À l'angle des rues de Bellechasse et de Lille,
l'architecte flanqua la gare d'un hôtel. Il en choisit lui-même la décoration
luxueuse, faisant appel à des peintres et à des sculpteurs académiques
établis. On orna la façade donnant sur la Seine de deux énormes horloges
et de trois sculptures monumentales représentant les villes de Bordeaux,
Toulouse et Nantes.
Laloux recouvrit l'intérieur de la gare de
caissons de staff en forme de rosace, s'inspirant ainsi des formes architecturales
de la basilique antique.
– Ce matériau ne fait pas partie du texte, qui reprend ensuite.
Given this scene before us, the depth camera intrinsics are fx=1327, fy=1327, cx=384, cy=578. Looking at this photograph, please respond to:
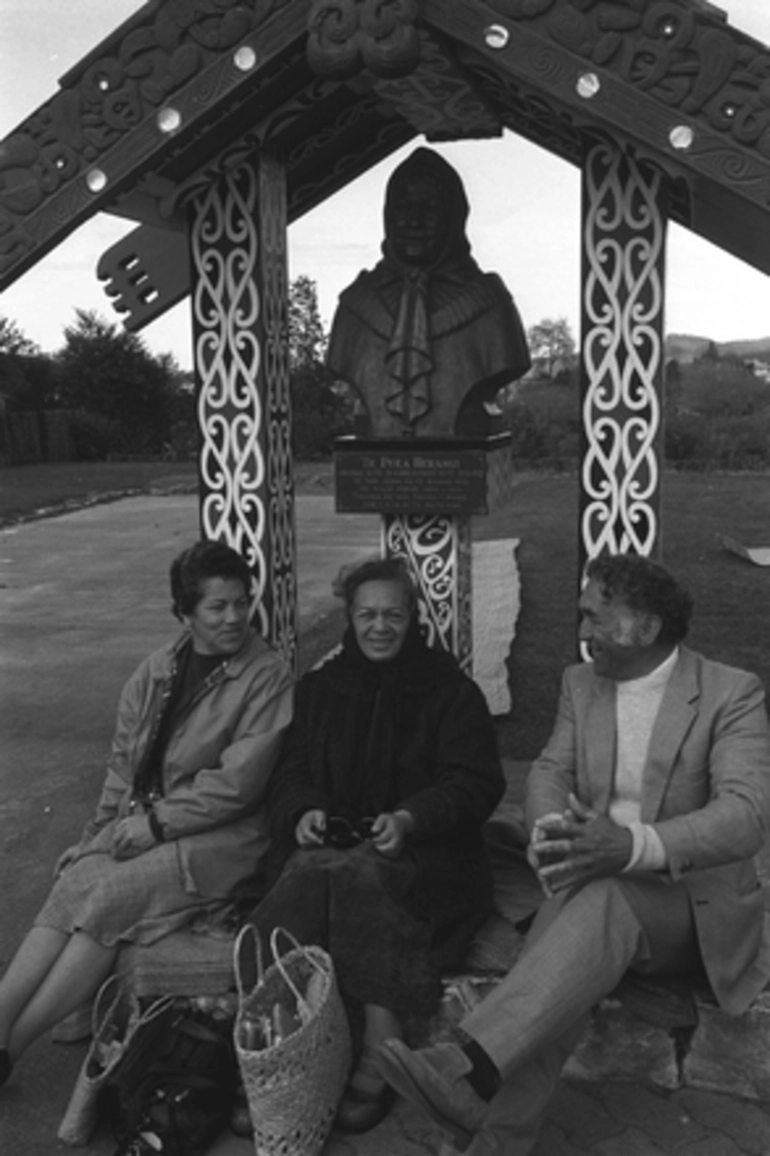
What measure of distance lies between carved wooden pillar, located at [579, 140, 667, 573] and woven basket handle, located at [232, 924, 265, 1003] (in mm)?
1747

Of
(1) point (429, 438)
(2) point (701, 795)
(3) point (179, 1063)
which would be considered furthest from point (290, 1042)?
(1) point (429, 438)

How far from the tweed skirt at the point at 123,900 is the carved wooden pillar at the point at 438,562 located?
1.50 m

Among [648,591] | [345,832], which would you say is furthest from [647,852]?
[345,832]

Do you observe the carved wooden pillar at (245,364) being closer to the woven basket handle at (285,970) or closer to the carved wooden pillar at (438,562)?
the carved wooden pillar at (438,562)

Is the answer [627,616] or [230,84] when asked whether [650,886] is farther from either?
[230,84]

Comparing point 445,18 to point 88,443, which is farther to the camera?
point 88,443

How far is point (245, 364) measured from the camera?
469 centimetres

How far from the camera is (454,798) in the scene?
11.7 ft

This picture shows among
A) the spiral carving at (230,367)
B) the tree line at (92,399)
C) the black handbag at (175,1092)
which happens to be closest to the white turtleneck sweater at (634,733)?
the black handbag at (175,1092)

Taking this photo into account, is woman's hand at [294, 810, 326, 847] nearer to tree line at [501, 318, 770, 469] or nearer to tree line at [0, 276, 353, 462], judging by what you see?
tree line at [501, 318, 770, 469]

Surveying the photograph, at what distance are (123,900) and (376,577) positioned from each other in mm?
1126

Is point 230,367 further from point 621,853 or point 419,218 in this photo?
point 621,853

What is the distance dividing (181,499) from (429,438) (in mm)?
16068

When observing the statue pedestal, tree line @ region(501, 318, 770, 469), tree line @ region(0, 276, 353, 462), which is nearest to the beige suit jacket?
the statue pedestal
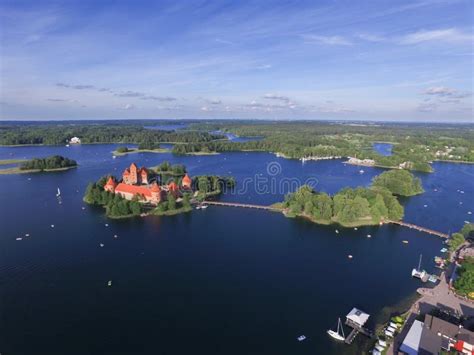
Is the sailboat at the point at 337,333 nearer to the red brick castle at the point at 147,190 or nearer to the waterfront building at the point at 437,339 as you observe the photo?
the waterfront building at the point at 437,339

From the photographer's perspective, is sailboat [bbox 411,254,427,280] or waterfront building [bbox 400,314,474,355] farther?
sailboat [bbox 411,254,427,280]

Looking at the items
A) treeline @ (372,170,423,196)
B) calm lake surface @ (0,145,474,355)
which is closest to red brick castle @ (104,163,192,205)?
calm lake surface @ (0,145,474,355)

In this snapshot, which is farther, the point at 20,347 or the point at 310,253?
the point at 310,253

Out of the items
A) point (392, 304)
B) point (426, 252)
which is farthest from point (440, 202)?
point (392, 304)

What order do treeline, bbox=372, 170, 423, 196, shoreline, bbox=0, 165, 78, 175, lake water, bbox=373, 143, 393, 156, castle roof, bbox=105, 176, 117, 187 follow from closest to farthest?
castle roof, bbox=105, 176, 117, 187 < treeline, bbox=372, 170, 423, 196 < shoreline, bbox=0, 165, 78, 175 < lake water, bbox=373, 143, 393, 156

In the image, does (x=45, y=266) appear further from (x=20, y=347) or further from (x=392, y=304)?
(x=392, y=304)

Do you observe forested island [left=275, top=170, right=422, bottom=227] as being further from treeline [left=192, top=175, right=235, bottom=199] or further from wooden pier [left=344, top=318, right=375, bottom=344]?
wooden pier [left=344, top=318, right=375, bottom=344]

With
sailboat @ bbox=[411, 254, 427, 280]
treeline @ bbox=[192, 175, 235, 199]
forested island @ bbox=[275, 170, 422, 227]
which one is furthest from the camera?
treeline @ bbox=[192, 175, 235, 199]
Il aspirait à créer un édifice qui ne se contenterait
pas de remplir ses fonctions d'usine à voyageurs, mais servirait également
de préambule aux touristes venus visiter Paris. Le résultat, manifestement,
fut si convaincant que les architectes de gares américaines comme la
Grand Central Station à New York ou la Union Station à Washington allèrent
jusqu'à s'inspirer de la gare d'Orsay.
L'éclectisme de Laloux - pratique consistant
à puiser dans les styles architecturaux du passé - correspondait parfaitement
aux conceptions dominantes du XIXe siècle, mais tendait à disqualifier
un tel édifice au XXe siècle, époque résolument tournée vers la novation.